• **Aim of the task**:
Print, in exact form, the lines below from the one containing "VidaXL 3154744 set mobili da esterno" through the one containing "business people 1", and omit all others.

• **Material to process**:
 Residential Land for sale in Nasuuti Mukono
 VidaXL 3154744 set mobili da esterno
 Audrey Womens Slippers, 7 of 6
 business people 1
...
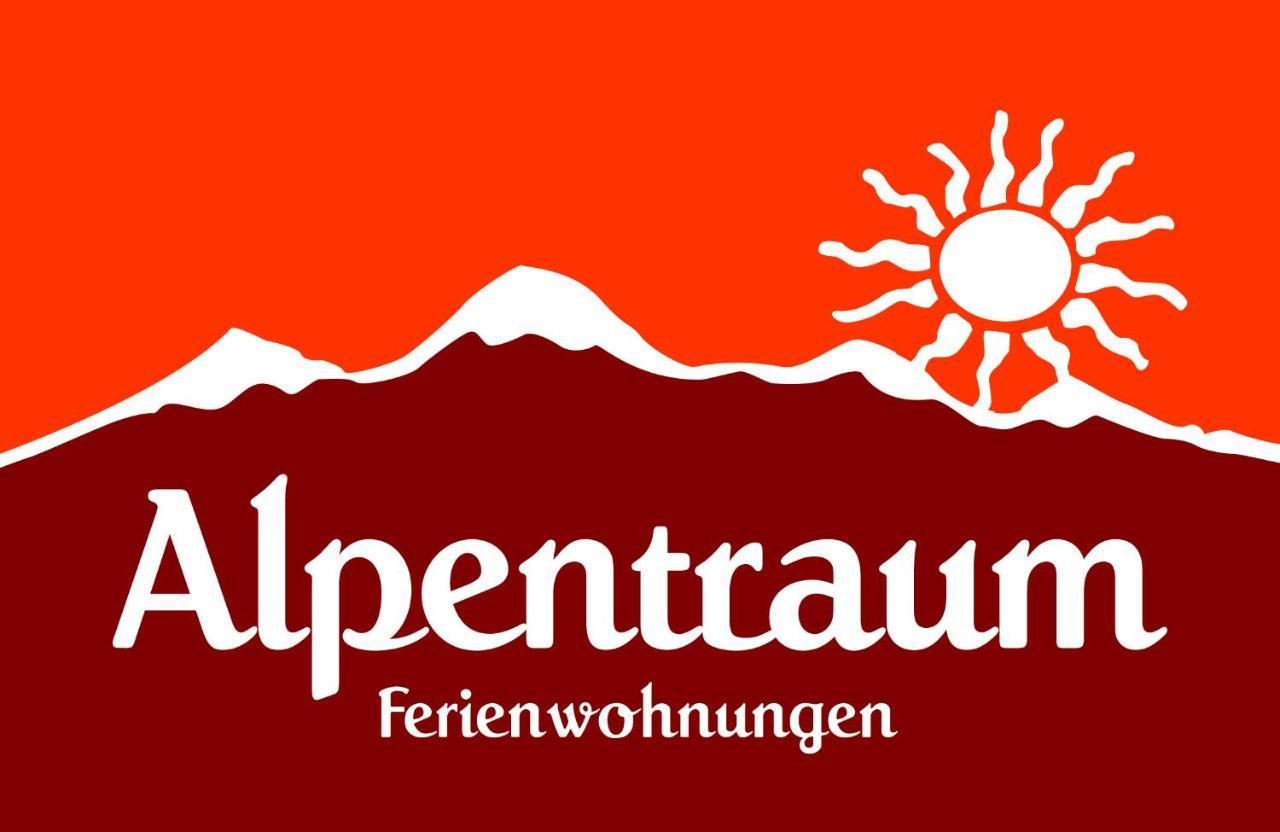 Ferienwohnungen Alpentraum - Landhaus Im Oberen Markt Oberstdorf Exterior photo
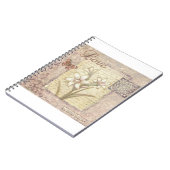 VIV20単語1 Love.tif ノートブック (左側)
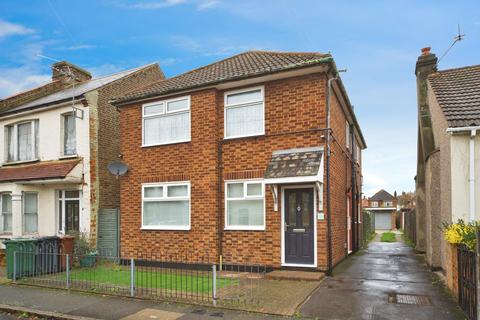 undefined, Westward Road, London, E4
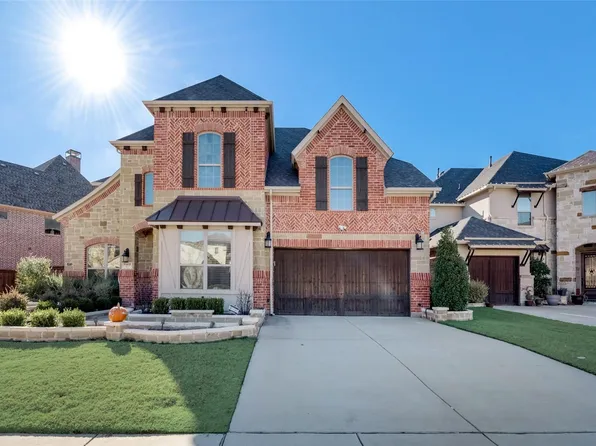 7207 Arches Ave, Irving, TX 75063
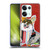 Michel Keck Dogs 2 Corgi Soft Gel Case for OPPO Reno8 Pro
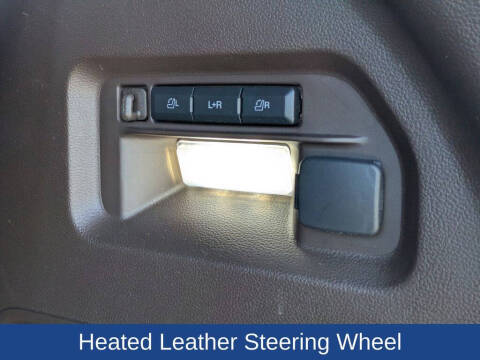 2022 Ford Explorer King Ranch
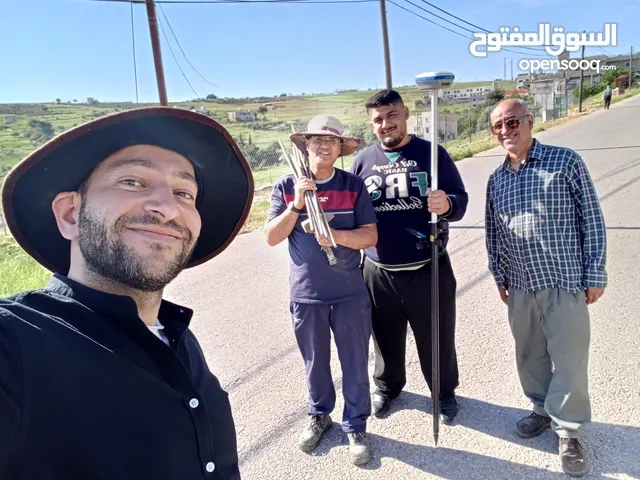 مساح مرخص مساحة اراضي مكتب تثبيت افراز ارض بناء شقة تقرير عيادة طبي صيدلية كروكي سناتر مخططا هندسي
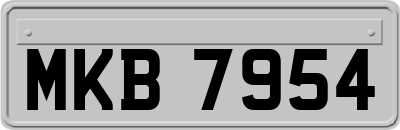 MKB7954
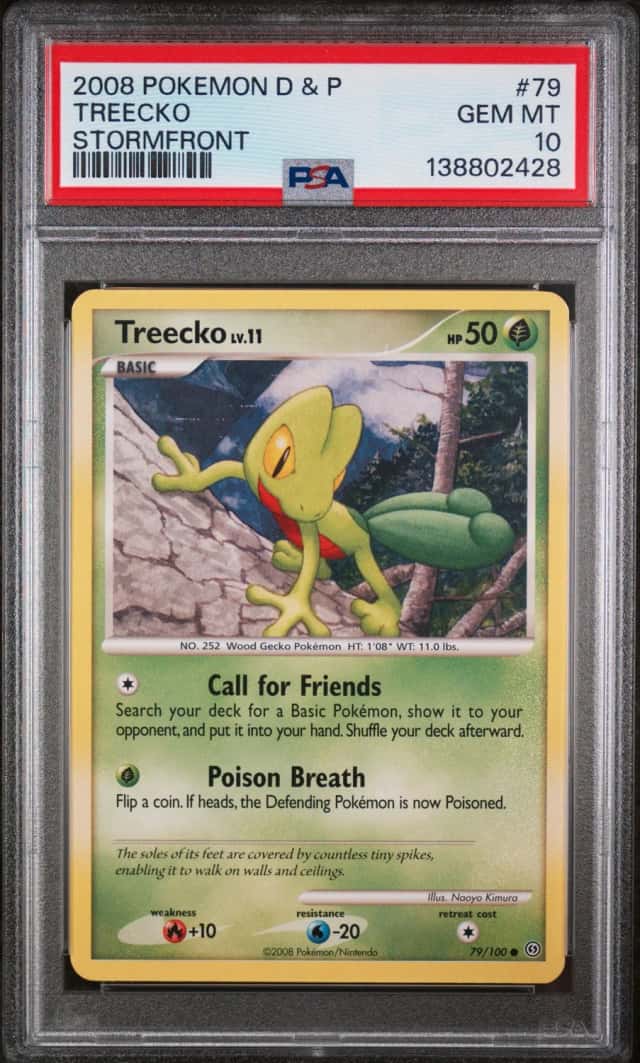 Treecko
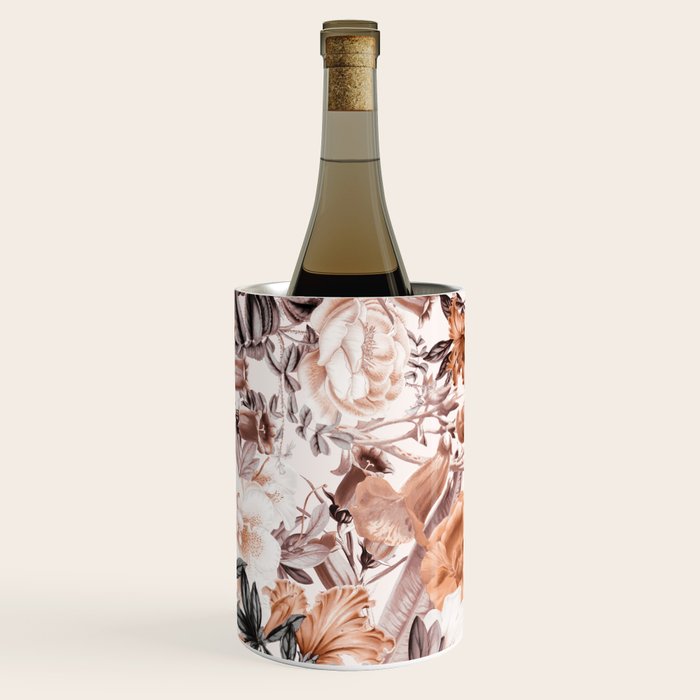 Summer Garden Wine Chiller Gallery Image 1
---
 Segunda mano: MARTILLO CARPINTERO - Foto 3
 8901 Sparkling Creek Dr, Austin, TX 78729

• **Your response**:
 VidaXL 3154744 set mobili da esterno
 Audrey Womens Slippers, 7 of 6
 business people 1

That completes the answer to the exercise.